History of religion Cao Dai or Caodaism
Caodaism became an official religion in 1926 at Go Ken Pagoda, Hoa Thanh District, Tay Ninh Province. Ngo Minh Chieu, his founding father, was a senior official who ran the Phu Quoc Island District from 1920 to 1924 before becoming his first pope. The clergy welcomed both men and women, with nearly five million followers in Tay Ninh and the Mekong Delta. His influence was generally felt throughout southern and central Vietnam.
"Cao Dai" which literally means a high tower or supreme palace, means the God. His symbol is a divine eye that embodies everything in the depths of the human soul. In addition to the key characters of Caodaism including the founder of Buddhism, the saints, goddess and Chinese personalities, you will also find illustrious Western spirits like Joan of Arc, Descartes, Napoleon, Pastor, Shakespeare and Lenin...

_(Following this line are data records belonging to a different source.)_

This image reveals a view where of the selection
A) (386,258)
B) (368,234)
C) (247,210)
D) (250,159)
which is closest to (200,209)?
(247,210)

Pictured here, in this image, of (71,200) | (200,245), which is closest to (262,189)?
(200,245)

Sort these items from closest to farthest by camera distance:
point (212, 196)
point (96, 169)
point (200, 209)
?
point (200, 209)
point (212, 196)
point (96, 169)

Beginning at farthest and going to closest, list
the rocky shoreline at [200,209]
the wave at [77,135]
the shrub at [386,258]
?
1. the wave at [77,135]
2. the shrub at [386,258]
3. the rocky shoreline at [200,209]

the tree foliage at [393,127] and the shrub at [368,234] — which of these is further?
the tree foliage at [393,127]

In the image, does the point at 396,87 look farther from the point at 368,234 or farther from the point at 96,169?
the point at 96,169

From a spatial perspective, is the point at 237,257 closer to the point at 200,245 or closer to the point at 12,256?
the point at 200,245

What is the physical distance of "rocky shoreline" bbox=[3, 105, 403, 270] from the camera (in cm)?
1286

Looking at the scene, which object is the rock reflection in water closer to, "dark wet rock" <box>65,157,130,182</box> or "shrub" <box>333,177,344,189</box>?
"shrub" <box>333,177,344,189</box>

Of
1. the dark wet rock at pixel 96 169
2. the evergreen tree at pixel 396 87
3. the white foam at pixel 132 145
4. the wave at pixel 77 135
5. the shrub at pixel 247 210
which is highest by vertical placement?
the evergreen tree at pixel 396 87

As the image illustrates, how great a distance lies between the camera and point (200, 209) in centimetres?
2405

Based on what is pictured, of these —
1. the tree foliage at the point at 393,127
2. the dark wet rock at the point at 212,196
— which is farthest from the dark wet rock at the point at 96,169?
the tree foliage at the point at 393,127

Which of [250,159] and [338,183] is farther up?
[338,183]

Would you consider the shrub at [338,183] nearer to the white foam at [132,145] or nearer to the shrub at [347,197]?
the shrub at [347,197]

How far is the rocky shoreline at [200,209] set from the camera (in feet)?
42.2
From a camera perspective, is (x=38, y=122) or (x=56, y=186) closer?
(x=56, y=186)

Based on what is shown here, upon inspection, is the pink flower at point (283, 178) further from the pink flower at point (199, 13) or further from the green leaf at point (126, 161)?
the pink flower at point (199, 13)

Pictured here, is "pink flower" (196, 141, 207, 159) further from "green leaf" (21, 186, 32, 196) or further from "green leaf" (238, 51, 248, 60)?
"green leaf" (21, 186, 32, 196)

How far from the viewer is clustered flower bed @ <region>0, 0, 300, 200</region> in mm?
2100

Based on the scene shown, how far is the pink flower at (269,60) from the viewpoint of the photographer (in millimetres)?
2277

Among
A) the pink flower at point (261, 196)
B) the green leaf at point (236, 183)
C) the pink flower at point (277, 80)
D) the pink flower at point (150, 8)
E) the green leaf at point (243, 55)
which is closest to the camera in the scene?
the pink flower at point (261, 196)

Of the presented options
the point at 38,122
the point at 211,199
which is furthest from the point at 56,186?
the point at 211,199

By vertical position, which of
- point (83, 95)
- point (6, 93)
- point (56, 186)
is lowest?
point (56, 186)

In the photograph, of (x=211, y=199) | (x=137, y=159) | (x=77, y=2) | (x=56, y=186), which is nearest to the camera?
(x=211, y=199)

The architecture of the Grand Temple
Its area of 40km² is dominated by some 100 buildings that make up an architectural ensemble of great originality, unique of its kind in Vietnam. A divine eye, the supreme symbol of Caodaism looks at you from the entrance gate, but it’s also in the stained glass windows inside. The site has twelve entrances, all of which are decorated with sculptures of four sacred animals of Asian belief and lotus. In a spacious courtyard, you will walk around the Buddha statues and lush gardens before reaching the Great Temple which is 93m long and 22m wide. This imposing building is characterized by three 36m high towers and two 25m tall pavilions sheltering steeples and drums.
The structure of the Great Cao Dai Temple rests on nine levels to symbolize the nine steps leading to paradise. At the bottom of the sanctuary, eight plaster columns carved with multi-coloured dragons support the dome representing paradise. Under the dome, what attracts visitors is a huge decorated by more than three thousand stars each evoking a globe. It is on this sphere that the divine eye imposes itself. In the main hall, there are seven seats, the largest of which is reserved for the pope. The next three are those responsible for religious books while the last three are responsible for the three branches of Caodaism, represented by the colours yellow, blue and red.
On the aesthetic side, this sumptuous building owes its special shape to the vision of bringing together the world's major religions, Buddhism, Christianity, Taoism, Confucianism, Islam and Hinduism. You will see it at first sight with a remarkable mix of a cathedral, pagoda and Islamic mosque styles. A large fresco in the lobby highlights the personalities of the sect, like the Chinese revolutionary and statesman Sun Yatsen, the Vietnamese scholar Nguyen Binh Khiem and the great writer Victor Hugo.
When to visit the Cao Dai Temple?
Prayers are held daily at 6 AM, noon, 6 PM and midnight, of which the one at noon is the most appreciated by travellers. Note that women sit on the left of the altar and the men on the right. The visit requires a discreet and decent outfit. Do not forget to take off your shoes and hat before entering.
Caodaism Festival in Tay Ninh
The 9th day of the 1st month and the full moon day of the 8th month of the lunar calendar are the two biggest festivals of the Cao Dai Temple. The holy land of the south welcomes on these occasions thousands of followers and visitors who come in many to soak up a festive atmosphere of a thousand and one flavours overflowing with fruit.
The Cao Dai temple itself is worth a visit around Saigon and Mekong Delta to admire an original architectural work and feel the solemnity of the colourful and strictly organized ceremonies of a religion founded by the Vietnamese.
Location: Hoa Thanh District, Tay Ninh Province, more than 80km from Ho Chi Minh City. To get there, take the national roads 22 to 22B north-west.